This is the Halyard Chair (GE225) that was designed by Hans Wegner in 1950 … or rather it is a photograph taken today at Illums Bolighus in Copenhagen of a small display on the landing of the furniture store that shows clearly how the rope is strung on the steel frame of the Halyard Chair to form the seat and back.
This is amazing on so many levels.
To start with the chair itself and the design:
this is the chair that comes with a back story - Wegner on a family holiday at their summer cottage dug out a hollow into the sand to experiment with different sitting positions. Initially that seems to show a man who could not leave work behind but, maybe, what it does actually illustrate so clearly is an amazing imagination and an amazing openness to any inspiration. This is the man whose reputation then and now was and is built on his consummate skill as a craftsman cabinetmaker who practiced and honed that skill as, through his working life he designed over 500 chairs. It is clear that he understood wood and the skills of the cabinet trade so well that he could push ideas and wood, his preferred material, to the limits but here in the Halyard Chair you see, in essence, the professional musician, the concert pianist, showing that he was pretty good at jazz.
What I find astounding about this chair is that he could get to this from a hollow in the sand. Presumably the first step was the realisation that it would be difficult and probably impossible to do this in wood.
What the half-completed chair shows so clearly is the simple arrangement of the legs with cross rails that comes from a common cabinetmaker’s vocabulary but on top of that is the most amazing superstructure that seems to combine the general shape of a recliner crossed with something you might see on a racing yacht.
Temporary webbing under tension is used to tighten the frame as the seat is woven and to hold the frame down. The woven rope would then tighten, almost like a drum skin, when the webbing is removed. The pattern of the weaving of the rope is also important … on the head rest the rope goes across and then round the frame once before going back across so the strings are spaced evenly. The seat has the same even spacing but achieved by interlacing with the strings of side panels alternating with the strings across the seat.
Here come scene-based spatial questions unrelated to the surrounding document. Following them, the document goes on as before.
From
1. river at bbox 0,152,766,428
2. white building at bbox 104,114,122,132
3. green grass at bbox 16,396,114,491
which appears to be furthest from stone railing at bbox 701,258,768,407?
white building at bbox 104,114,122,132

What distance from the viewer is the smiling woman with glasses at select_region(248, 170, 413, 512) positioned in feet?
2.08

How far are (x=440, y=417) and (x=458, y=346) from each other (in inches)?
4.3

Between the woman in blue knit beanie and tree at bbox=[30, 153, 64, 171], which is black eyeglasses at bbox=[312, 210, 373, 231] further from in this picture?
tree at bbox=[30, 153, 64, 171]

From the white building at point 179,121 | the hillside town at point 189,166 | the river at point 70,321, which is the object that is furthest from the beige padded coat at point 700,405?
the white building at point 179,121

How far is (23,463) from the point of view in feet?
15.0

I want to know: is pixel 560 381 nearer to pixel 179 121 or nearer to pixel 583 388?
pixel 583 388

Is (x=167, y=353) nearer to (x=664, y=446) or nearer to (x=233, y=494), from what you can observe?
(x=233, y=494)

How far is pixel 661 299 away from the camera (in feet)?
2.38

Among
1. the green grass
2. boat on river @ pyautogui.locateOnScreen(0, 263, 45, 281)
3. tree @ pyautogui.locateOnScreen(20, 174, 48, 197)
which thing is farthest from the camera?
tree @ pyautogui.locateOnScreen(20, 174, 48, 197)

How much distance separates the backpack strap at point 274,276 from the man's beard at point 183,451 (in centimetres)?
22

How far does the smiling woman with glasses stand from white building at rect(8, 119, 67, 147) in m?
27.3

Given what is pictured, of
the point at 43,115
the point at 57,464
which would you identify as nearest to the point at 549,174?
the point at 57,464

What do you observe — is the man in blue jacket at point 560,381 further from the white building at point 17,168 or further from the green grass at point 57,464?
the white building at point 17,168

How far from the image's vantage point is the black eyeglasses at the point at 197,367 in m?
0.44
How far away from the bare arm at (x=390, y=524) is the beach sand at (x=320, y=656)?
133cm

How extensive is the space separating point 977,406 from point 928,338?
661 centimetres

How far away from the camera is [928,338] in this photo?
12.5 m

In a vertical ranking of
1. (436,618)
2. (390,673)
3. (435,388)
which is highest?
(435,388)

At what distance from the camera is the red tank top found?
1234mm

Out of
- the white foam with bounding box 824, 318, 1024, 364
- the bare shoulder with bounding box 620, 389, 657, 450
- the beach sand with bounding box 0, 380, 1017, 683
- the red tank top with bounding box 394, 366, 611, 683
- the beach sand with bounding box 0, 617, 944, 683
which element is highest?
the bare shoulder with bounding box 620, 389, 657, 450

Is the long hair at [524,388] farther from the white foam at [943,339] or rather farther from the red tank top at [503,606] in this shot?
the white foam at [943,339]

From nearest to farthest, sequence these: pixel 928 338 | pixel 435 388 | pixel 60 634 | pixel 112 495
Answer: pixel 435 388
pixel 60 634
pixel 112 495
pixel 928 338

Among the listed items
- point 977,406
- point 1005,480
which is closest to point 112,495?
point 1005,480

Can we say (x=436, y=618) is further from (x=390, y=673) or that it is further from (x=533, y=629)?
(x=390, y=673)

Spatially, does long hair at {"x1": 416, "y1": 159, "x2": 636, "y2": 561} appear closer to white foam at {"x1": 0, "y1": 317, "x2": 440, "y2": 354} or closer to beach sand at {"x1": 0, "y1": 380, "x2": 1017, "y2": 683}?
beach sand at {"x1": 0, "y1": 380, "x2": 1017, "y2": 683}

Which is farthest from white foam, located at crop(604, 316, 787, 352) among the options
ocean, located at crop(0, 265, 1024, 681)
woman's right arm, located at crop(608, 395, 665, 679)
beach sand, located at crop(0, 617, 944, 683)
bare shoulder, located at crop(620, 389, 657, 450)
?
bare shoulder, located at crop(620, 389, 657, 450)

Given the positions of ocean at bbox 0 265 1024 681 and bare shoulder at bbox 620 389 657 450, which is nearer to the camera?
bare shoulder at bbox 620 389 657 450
The very very broad seat, encouraging the sitter to loll, is also relatively unusual although Wegner himself revisited the idea ten years later with the Ox Chair of 1960 - the chair in which Wegner sits for a wonderful portrait photograph of him appearing to be explaining something, twisted to look at someone out of frame, with one hand raised, seeming to be gesturing about a shape or simply emphasising a point, but with one leg hooked over the arm of the chair.
Both images from Design Museum Danemark from their press release for the current Wegner exhibition in Copenhagen
The Ox Chair is, however, quite different because although it has a metal frame, forming the legs, all the rest of the structure is hidden by upholstery. You can only guess about how the seat and back underneath the fabric are constructed. Even the materials of the frame, apart from the legs, are not obvious. The Halyard Chair shows every feature of its construction.
And yet this is definitely not Functionalism: it is not like the rather industrial early works in tubular metal from the Bauhaus in the 1930s and not like the Barcelona Chair by Mies van der Rohe and the Halyard Chair does not have the spartan, concentrated and elegant engineering of the Barcelona Chair and the PK22 by Poul Kjærholm: it is curiously almost, though I’m worried to use the word, decadent. If you don’t agree just look beyond the half-finished chair in my photograph to the finished version with its sheep’s fleece throw and the soft roll in fine leather for a head rest. The Halyard Chair is a technically complex piece of engineering, not obviously the work of a cabinet maker, and not particularly functional.
What I also have to to say as an addendum is all credit to Illums for this display which was combined with a talk and demonstration over the three days of the Autumn holiday weekend along with a talk about the Y or Wishbone Chair and the first chance to see a special edition of Arne Jacobsen’s Egg Chair. This is exactly how furniture stores can and should fight back against the onslaught of the internet. Yes you can see videos on the internet and you can look up the designer on Wikipedia but it’s not the same as seeing a Halyard Chair being lashed or being able to walk around it and see how that amazing structure is actually put together.